All-in-all, the methods of Flame Photometry, Spectrophotometry, and Colorimetry give acceptable results in bioassays. Notably, Flame photometry is less prone to calibration drift (essentially negligible), electrode protein contamination (noted in Ion Selective Electrode, or ISE methods), slow response times, insensitivity, costliness, or complexity. Flame Photometry’s key words are often cited as fast, easy, quick-to-learn, cheap, accurate, and simple.
Colorimetry is involved with colour determination in innumerable industries, from determining the colour of the labelling on your chocolate bars or soda pop cans all the way up to transmissivity through a liquid medium to determine what chemicals are present, and in what amounts.
Of course this all involves filters and preparing standard samples and is limited to checking a single substance in a sample per sample run. Furthermore, it is only really useful for coloured substances. Putting salt in water does not imbue it with any noteworthy colouration, so good luck detecting sodium!
Strictly speaking, of course, you can detect sodium with colorimetry, but it requires special preparation. This might include (for example) adding β-galactosidase to create an intermediate product that when combined further with a “developer” results in a measurable colour.
Obviously this added effort makes the advantages of Flame Photometry abundantly clear. Just as importantly, however, is the limitation of “one test for each substance” which can really slow the process down. The most modern Flame Photometers from BWB are capable of testing for all five of the alkali and alkali-earth metals simultaneously, significantly streamlining the process.
The portability of a flame photometer is a useful trait, too. Our robust field units like the BWB SOIL actually end up in fields—farmer’s fields—taking in situ readings on the back of a pickup truck to give much more specific appraisals for the changing chemical topography of farmland. Hilltops having more sun and lowlands having copious amounts of water mean significant variations in soil nutrients.
Similarly, portable units can be brought to effluent waters from treatment plants, or to any stage of treatment before the water is returned to the environment. All that is required is mains power and gaseous fuel, both of which can be produced or carried in a typical vehicle, meaning you can use out flame photometers just about anywhere.
The Takeaway
Colorimetry is a scientific technique used for substances (even solids) where light can pass though, compared with another known source, and the results extrapolated. By seeing which frequencies of light are absorbed compared to a plain sample, it can be determined which substance is present and its quantity.
It needs, by definition, to have some colour to it. That often involves extra steps for the detection of liquid bioassay type substances containing things like sodium and potassium.
Spectrophotometry’s biggest advantage is that you don’t need to destroy the sample in order to test it. This can be useful where only tiny irreplaceable samples are available, but that is not particularly common.

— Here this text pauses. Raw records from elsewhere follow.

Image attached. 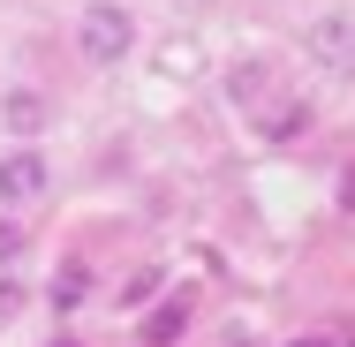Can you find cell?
Segmentation results:
<instances>
[{
  "mask_svg": "<svg viewBox=\"0 0 355 347\" xmlns=\"http://www.w3.org/2000/svg\"><path fill=\"white\" fill-rule=\"evenodd\" d=\"M76 38H83V53H91V61H114V53H129L137 23H129V8H114V0H91Z\"/></svg>",
  "mask_w": 355,
  "mask_h": 347,
  "instance_id": "cell-1",
  "label": "cell"
},
{
  "mask_svg": "<svg viewBox=\"0 0 355 347\" xmlns=\"http://www.w3.org/2000/svg\"><path fill=\"white\" fill-rule=\"evenodd\" d=\"M310 53H318L325 69L355 75V15H325V23H310Z\"/></svg>",
  "mask_w": 355,
  "mask_h": 347,
  "instance_id": "cell-2",
  "label": "cell"
},
{
  "mask_svg": "<svg viewBox=\"0 0 355 347\" xmlns=\"http://www.w3.org/2000/svg\"><path fill=\"white\" fill-rule=\"evenodd\" d=\"M38 189H46V159H38V151H8V159H0V197L23 204V197H38Z\"/></svg>",
  "mask_w": 355,
  "mask_h": 347,
  "instance_id": "cell-3",
  "label": "cell"
},
{
  "mask_svg": "<svg viewBox=\"0 0 355 347\" xmlns=\"http://www.w3.org/2000/svg\"><path fill=\"white\" fill-rule=\"evenodd\" d=\"M8 129H15V136H38V129H46V98H38V91H8Z\"/></svg>",
  "mask_w": 355,
  "mask_h": 347,
  "instance_id": "cell-4",
  "label": "cell"
},
{
  "mask_svg": "<svg viewBox=\"0 0 355 347\" xmlns=\"http://www.w3.org/2000/svg\"><path fill=\"white\" fill-rule=\"evenodd\" d=\"M182 325H189V302H166V310H159V317H151V325H144V340L159 347V340H174V332H182Z\"/></svg>",
  "mask_w": 355,
  "mask_h": 347,
  "instance_id": "cell-5",
  "label": "cell"
},
{
  "mask_svg": "<svg viewBox=\"0 0 355 347\" xmlns=\"http://www.w3.org/2000/svg\"><path fill=\"white\" fill-rule=\"evenodd\" d=\"M15 242H23V234H15L8 219H0V257H15Z\"/></svg>",
  "mask_w": 355,
  "mask_h": 347,
  "instance_id": "cell-6",
  "label": "cell"
},
{
  "mask_svg": "<svg viewBox=\"0 0 355 347\" xmlns=\"http://www.w3.org/2000/svg\"><path fill=\"white\" fill-rule=\"evenodd\" d=\"M340 204H355V166H348V174H340Z\"/></svg>",
  "mask_w": 355,
  "mask_h": 347,
  "instance_id": "cell-7",
  "label": "cell"
},
{
  "mask_svg": "<svg viewBox=\"0 0 355 347\" xmlns=\"http://www.w3.org/2000/svg\"><path fill=\"white\" fill-rule=\"evenodd\" d=\"M295 347H325V340H295Z\"/></svg>",
  "mask_w": 355,
  "mask_h": 347,
  "instance_id": "cell-8",
  "label": "cell"
}]
</instances>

Flame Photometry, once again has its watchwords: fast testing, easy to accomplish & quick-to-learn, inexpensive with few consumables, highly accurate, simple, and reliable.
Combined with its low investment cost and inexpensive upkeep, flame photometers are a long term asset, cheap enough to have multiple units in a single lab. Similarly, portable units in your fleet of sales or maintenance vehicles can provide convenient and loyalty-winning on-the-spot testing for your customers.
You can really set yourself apart from the rest of the sales crowd. Whether you’re marketing seeds and fertiliser, water quality testing, or testing sugar milling quality, that instant result, right in front of your customer’s eyes will keep them coming back to you for a level of service they cannot obtain elsewhere!